General information
- Location: Hatsukaichi, Hiroshima Japan
- Operator: Hiroshima Electric Railway
- Lines: Hiroden █ Miyajima Line Route

History
- Former names: Kyōteijō-mae (until 2019)

Location

= Miyajima Boat Race Jō Station =

Railway station in Hatsukaichi, Hiroshima prefecture, Japan

Miyajima Boat Race Jō Station (宮島ボートレース場駅, Miyajima Bōtorēsujō-eki) is a Hiroden temporary station on the Hiroden Miyajima Line, located in Hatsukaichi, Hiroshima.
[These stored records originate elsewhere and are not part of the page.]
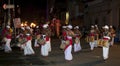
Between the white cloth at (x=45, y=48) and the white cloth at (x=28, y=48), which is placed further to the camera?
the white cloth at (x=28, y=48)

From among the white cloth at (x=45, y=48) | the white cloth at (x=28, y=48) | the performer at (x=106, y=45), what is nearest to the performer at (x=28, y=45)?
the white cloth at (x=28, y=48)

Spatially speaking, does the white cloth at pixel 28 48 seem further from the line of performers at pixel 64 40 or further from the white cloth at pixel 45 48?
the white cloth at pixel 45 48

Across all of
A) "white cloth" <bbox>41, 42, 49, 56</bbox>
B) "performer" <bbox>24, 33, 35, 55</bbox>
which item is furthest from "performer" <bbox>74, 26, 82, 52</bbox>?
"performer" <bbox>24, 33, 35, 55</bbox>

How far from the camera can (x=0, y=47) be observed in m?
28.7

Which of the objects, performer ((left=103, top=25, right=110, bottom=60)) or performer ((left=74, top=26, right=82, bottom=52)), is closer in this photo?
performer ((left=103, top=25, right=110, bottom=60))

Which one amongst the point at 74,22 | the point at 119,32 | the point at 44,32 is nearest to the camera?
the point at 44,32

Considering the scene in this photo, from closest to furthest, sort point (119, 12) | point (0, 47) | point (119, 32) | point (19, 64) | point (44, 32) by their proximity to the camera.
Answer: point (19, 64), point (44, 32), point (0, 47), point (119, 32), point (119, 12)

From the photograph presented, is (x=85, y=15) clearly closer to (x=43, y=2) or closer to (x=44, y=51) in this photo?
(x=43, y=2)

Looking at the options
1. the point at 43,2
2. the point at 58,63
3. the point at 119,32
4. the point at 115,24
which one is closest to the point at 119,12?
the point at 115,24

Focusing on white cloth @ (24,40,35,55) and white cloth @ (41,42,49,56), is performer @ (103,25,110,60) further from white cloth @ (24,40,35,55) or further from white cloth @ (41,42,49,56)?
white cloth @ (24,40,35,55)

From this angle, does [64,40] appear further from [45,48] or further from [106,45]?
[45,48]

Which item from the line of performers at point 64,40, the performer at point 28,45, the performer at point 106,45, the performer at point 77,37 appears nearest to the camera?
the performer at point 106,45

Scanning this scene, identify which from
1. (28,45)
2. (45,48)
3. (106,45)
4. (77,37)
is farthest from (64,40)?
(77,37)

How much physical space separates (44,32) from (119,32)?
1513cm
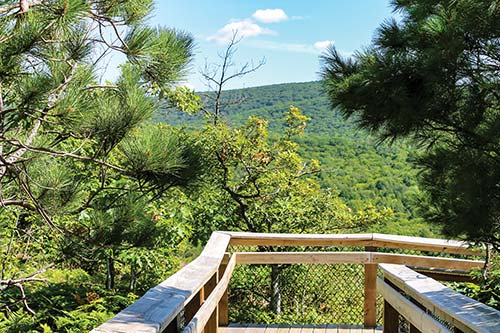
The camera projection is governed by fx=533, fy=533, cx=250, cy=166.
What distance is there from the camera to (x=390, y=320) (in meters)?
2.63

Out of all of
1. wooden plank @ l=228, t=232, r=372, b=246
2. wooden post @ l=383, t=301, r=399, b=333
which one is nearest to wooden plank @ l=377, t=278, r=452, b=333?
wooden post @ l=383, t=301, r=399, b=333

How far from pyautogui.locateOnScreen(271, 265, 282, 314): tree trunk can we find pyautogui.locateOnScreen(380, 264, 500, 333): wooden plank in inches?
135

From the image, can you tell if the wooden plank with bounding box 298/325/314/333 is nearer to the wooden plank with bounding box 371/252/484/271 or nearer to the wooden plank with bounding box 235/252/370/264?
the wooden plank with bounding box 235/252/370/264

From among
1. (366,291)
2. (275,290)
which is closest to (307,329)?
(366,291)

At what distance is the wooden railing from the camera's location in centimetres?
152

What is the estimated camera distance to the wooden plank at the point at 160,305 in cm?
136

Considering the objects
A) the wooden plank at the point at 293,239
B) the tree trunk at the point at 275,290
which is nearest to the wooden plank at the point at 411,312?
the wooden plank at the point at 293,239

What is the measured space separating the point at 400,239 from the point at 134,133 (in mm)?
2007

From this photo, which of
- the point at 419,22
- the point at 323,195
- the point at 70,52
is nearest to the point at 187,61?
the point at 70,52

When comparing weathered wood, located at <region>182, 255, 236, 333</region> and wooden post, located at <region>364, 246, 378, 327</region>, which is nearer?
weathered wood, located at <region>182, 255, 236, 333</region>

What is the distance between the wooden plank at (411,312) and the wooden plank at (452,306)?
39mm

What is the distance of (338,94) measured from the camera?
8.26 ft

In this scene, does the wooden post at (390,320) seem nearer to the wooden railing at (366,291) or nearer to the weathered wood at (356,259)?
the wooden railing at (366,291)

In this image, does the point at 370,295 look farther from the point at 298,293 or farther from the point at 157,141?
the point at 298,293
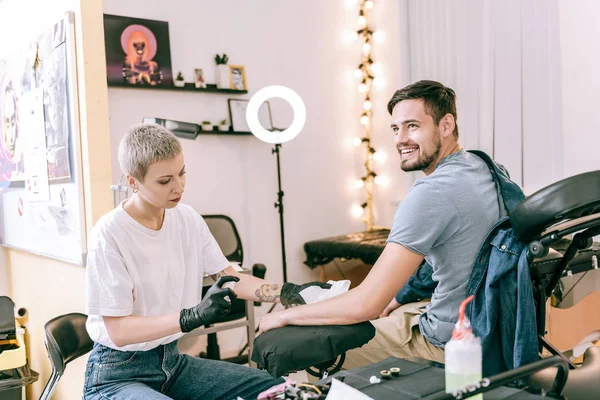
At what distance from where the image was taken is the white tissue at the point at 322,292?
1587 mm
It is used only during the speedboat race at Miyajima Speedboat Racing Stadium.

==Routes==
From the station, there is one Hiroden Streetcar route.
- Hiroshima Station - Hiroden-miyajima-guchi Route

==Connections==
- █ Miyajima Line

Hiroden-ajina — Kyōteijō-mae (temporary stop) — Hiroden-miyajima-guchi

==Around station==
- Miyajima Speedboat Racing Stadium

==History==
- Opened as Kyōteijō-mae in 1954.
- Renamed to Miyajima Boat Race Jō on April 1, 2019.